Seinen 180. Geburtstag hat der CVJM Wichlinghausen nicht mehr erlebt. Eigentlich hätte der Christliche Verein Junger Menschen in Wichlinghausen Anfang Februar einen runden Geburtstag begehen können – wenn er denn nicht im Dezember vergangenen Jahres seine Auflösung beschlossen hätte. „Wir hatten leider keine jüngeren Mitglieder, die den Verein weiterführen und Verantwortung übernehmen wollten“, sagt der Vereinsvorsitzende und Prädikant der evangelischen Kirchengemeinde Wichlinghausen-Nächstebreck, Günter Schwarz.
Das demografische Dilemma macht schon ein Blick auf die Altersstruktur deutlich – unter den zuletzt noch 49 Mitgliedern betrug das Durchschnittsalter stattliche 62 Jahre. Das ist für einen Verein, der das Adjektiv „jung“ im Namen trägt, kein sonderlich gutes Zeichen. Hinzu kamen gesellschaftliche Entwicklungen: Besonders während der Corona-Pandemie hatten viele Mitglieder den CVJM Wichlinghausen verlassen, Nachwuchs konnte nicht gewonnen werden.
Entscheidung ist den
Mitgliedern nicht leicht gefallen
Einen Verein nur um seiner selbst willen zu erhalten, kam den Mitgliedern aber nicht in den Sinn.
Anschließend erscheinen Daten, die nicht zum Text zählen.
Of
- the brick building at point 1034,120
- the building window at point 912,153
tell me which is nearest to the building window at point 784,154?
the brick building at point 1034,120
Inspiriert von dem Vers „Alles hat seine Zeit… Geboren werden hat seine Zeit, Sterben hat seine Zeit“ habe man sich deshalb entschlossen, den CVJM aufzulösen. „Dieser Schritt ist uns nicht leichtgefallen“, betont der Vereinsvorsitzende. Allerdings räumt Schwarz ein, dass der CVJM nur noch wenige Veranstaltungen – wie etwa Jahreshauptversammlung oder Weihnachtsfeier – organisiert hätte. In der Jugendarbeit – also jenem Bereich, der eigentlich zur Kernkompetenz eines CVJM gehören sollte – war der Verein hingegen nicht mehr aktiv. Der Grund: Die Kirchengemeinde hatte schon vor etlichen Jahrzehnten den Betrieb des Jugendhauses in der Bartholomäusstraße 98 a übernommen. Die Gemeinde wurde damit „Trägerin des Hauses und des Personals“, sagt Pfarrer Jörg Wieder, der für den Gemeindebezirk Wichlinghausen-Mitte zuständig ist. Die Auflösung des CVJM habe „für die praktische Arbeit im Jugendhaus null Bedeutung“, sagt der Pfarrer, der selbst Mitglied in dem Verein war. Mit seinen fast 180 Jahren ist der CVJM Wichlinghausen einer der ältesten Vereine seiner Art in Wuppertal gewesen. Viele Unterlagen zur Geschichte des Vereins wurden aber bei dem schweren Brand von 2015 zerstört, der durch einen technischen Defekt verursacht worden war, berichtet Schwarz. Drei Jahre später konnte das Jugendhaus an alter Wirkungsstätte nach umfangreicher Sanierung wiedereröffnet werden.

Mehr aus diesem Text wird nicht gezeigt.